A growing body of research published in late 2024 and 2025 suggests that large language models like ChatGPT are no longer just mimicking human language — they are actively reshaping it. Linguists at the Max Planck Institute for Human Development in Berlin reported this year that distinct vocabulary patterns favored by AI chatbots are bleeding into everyday human speech, particularly in academic lectures, podcasts, and YouTube videos. The finding has reignited a broader debate about whether generative AI is quietly homogenizing global communication, and what that might mean for linguistic diversity, cultural identity, and the future of writing itself.
What the Researchers Found
The Max Planck team, led by researcher Hiromu Yakura, analyzed roughly 280,000 hours of spoken English from academic talks and YouTube broadcasts before and after ChatGPT’s November 2022 release. They found measurable spikes in the use of words like “delve,” “meticulous,” “boast,” and “swift” — terms statistically overrepresented in ChatGPT outputs compared to typical human writing. The study, covered by Scientific American and other outlets, suggests a feedback loop: AI models trained on human text are now influencing the humans who interact with them, who in turn produce new text that future models will absorb.
This phenomenon is sometimes called “linguistic seepage” or “AI lexical contagion.” It builds on earlier work showing that scientific abstracts, peer reviews, and even casual emails have shifted vocabulary distributions since the rise of generative chatbots. A separate analysis by researchers at Stanford and elsewhere documented that up to 17 percent of recent computer-science peer reviews show signs of AI-assisted drafting, with telltale phrasing patterns becoming statistically detectable.
Why This Matters Beyond Vocabulary
Linguists have long observed that languages evolve through contact — between speakers, dialects, and now, apparently, between humans and machines. But the speed and scale of AI-driven change is unprecedented. Where previous lexical shifts unfolded over decades through mass media or migration, ChatGPT-style influence appears to register within months. Critics worry this could accelerate the erosion of regional dialects, idioms, and stylistic idiosyncrasies that give languages their texture.
“Word choices shape how we think, build identity, and bond with one another,” Yakura told reporters, echoing concerns expressed by sociolinguists who argue that homogenized vocabulary may flatten the cultural distinctiveness embedded in everyday speech. Organizations including UNESCO, which tracks endangered languages worldwide, have separately warned that AI tools — overwhelmingly trained on English and a handful of other dominant languages — risk widening the gap between linguistic “haves” and “have-nots.”
The Feedback Loop Problem
Computer scientists have flagged a related concern known as “model collapse,” where AI systems trained increasingly on AI-generated text begin to lose nuance, edge cases, and rare expressions. A 2024 paper published in Nature demonstrated that successive generations of models trained on synthetic data tend to converge on bland, statistically average outputs. If human writing also drifts toward chatbot norms, the distinction between machine-generated and human-generated training data may blur — with consequences for both AI development and human creativity.
+ + + + + + +
YOUR INSTRUCTIONS ::
Name every word that the text on AI's influence on language reports as showing measurable spikes in spoken English after ChatGPT's November 2022 release. The data play no part in this exercise.
+ + + + + + +
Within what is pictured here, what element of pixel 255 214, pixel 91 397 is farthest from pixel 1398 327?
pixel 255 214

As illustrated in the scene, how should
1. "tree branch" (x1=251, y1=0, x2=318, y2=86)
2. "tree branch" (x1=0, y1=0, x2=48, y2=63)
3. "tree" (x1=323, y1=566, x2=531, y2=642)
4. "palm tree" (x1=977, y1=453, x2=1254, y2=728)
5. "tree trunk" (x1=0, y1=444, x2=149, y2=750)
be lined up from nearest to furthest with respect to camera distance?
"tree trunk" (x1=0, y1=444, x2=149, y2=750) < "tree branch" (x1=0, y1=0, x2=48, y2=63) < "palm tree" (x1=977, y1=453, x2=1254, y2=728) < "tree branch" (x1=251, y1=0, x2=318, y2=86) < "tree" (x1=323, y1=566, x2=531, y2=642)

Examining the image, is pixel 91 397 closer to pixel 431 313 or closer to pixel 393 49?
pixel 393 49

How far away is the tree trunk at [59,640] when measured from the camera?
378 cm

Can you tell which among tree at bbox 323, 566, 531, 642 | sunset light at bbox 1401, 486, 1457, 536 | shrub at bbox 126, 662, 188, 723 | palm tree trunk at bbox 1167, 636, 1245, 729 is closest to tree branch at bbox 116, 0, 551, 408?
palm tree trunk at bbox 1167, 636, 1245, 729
+ + + + + + +
WORKED SOLUTION ::
"delve," "meticulous," "boast," "swift"